If you try to submit information a few more times, it takes you to another Wells Fargo look-alike page called “Online Banking Verification”. Here they ask for SSN number, your ATM card number, expiration date, pin number and CVV2# (4 digit verification). With ATM information scammer could max out your debit card. With all rest of information he has gathered it would not be at all difficult to call up Wells Fargo and basically take over your account. He could change billing addresses, get checks for you account, and simply wipe it out.
How to spot scams like this
Scams like these are usually easy to spot, but this one in particular was a bit tricky, however there are some basic methods you can use to spot these types of scams.
First of all, check link. Although it looks like link is going to Wells Fargo’s website, if you let mouse hover over link for a while and look in status bar, you will get real address of link.
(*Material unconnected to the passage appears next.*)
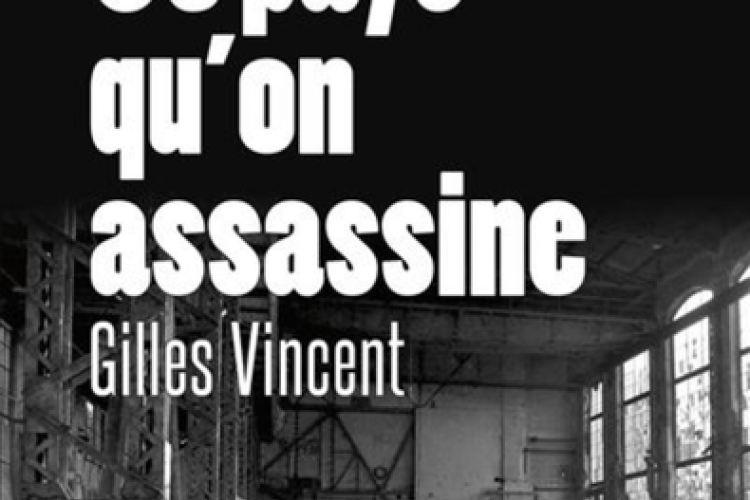 Gilles Vincent - Ce pays qu'on assassine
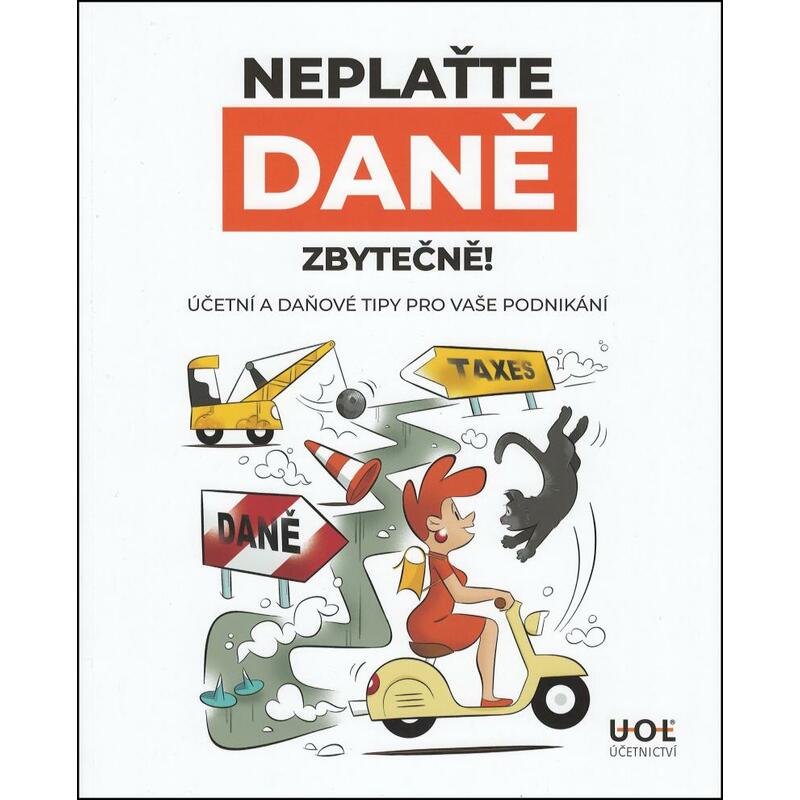 Neplaťte daně zbytečně! - Účetní a daňové tipy pro vaše podnikání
In this case scammer used just an IP address of his domain or machine. This, however, can be overridden on internet (if scammer changes status bar) and sometimes even in your email, depending on what your security settings are.
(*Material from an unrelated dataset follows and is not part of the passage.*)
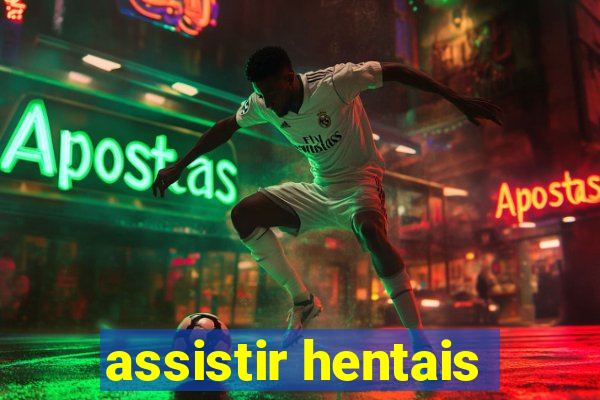 assistir hentais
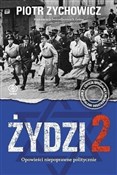 Żydzi 2. O... - Piotr Zychowicz -  Książka z wysyłką do Niemiec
Charity FraudWritten by Kevin Carraway
Charity fraud does a lot of harm. The con artist takes advantage of people's good will and takes their cash - money that was meant for people in need. You can make sure that any money you give gets into right hands. Just remember these tips when somebody asks you for a donation.
·Ask for identification - organization AND solicitor. Find out what purpose of charity is and how funds are used.
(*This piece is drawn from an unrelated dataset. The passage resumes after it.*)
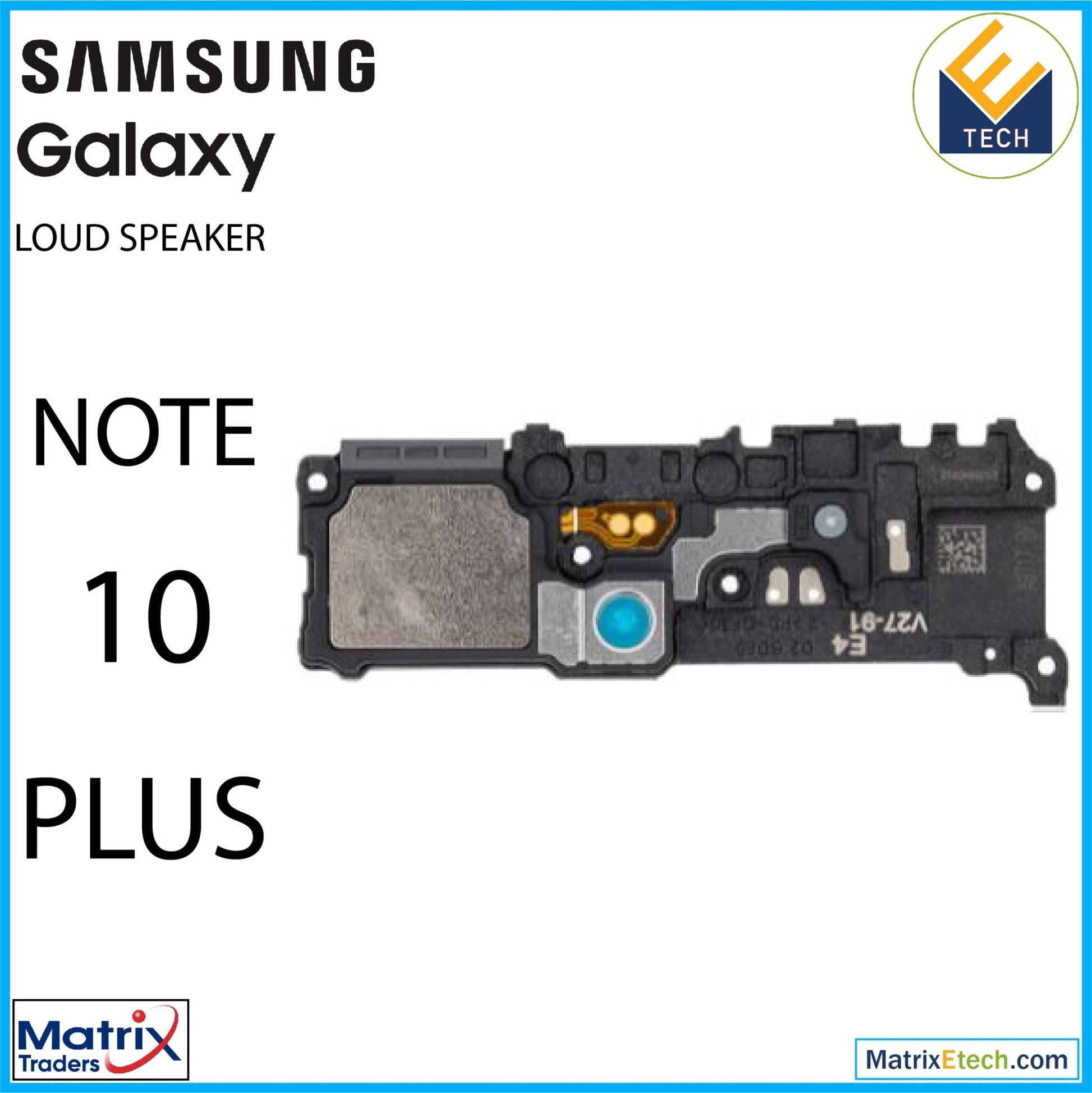 Samsung Galaxy Note 10 Plus 5G Loudspeaker - Matrix Traders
·Ask if contributions are tax deductible.
·If you're not satisfied with answers-don't give.
·Give to charities that you know.
·Check out ones you've never heard of before, or others whose names are similar to a well-known charity.
·Don't fall for high-pressure tactics. If solicitors won't take no for an answer, tell them NO anyway - BUT DON'T GIVE THEM YOUR MONEY.
·Be suspicious of charities that only accept cash.
·Always send a check made out to charity and not individual requesting donation.
THE PIGEON DROP A person approaches you and says that he just found a large amount of money. What should he do with it? Maybe his "boss" can suggest something. He then leaves to check with his "boss" and comes back a few minutes later. His boss said to divide money, but first, each of you must put up some, "good faith money". Once you hand over your share, you'll never see it or con artist again.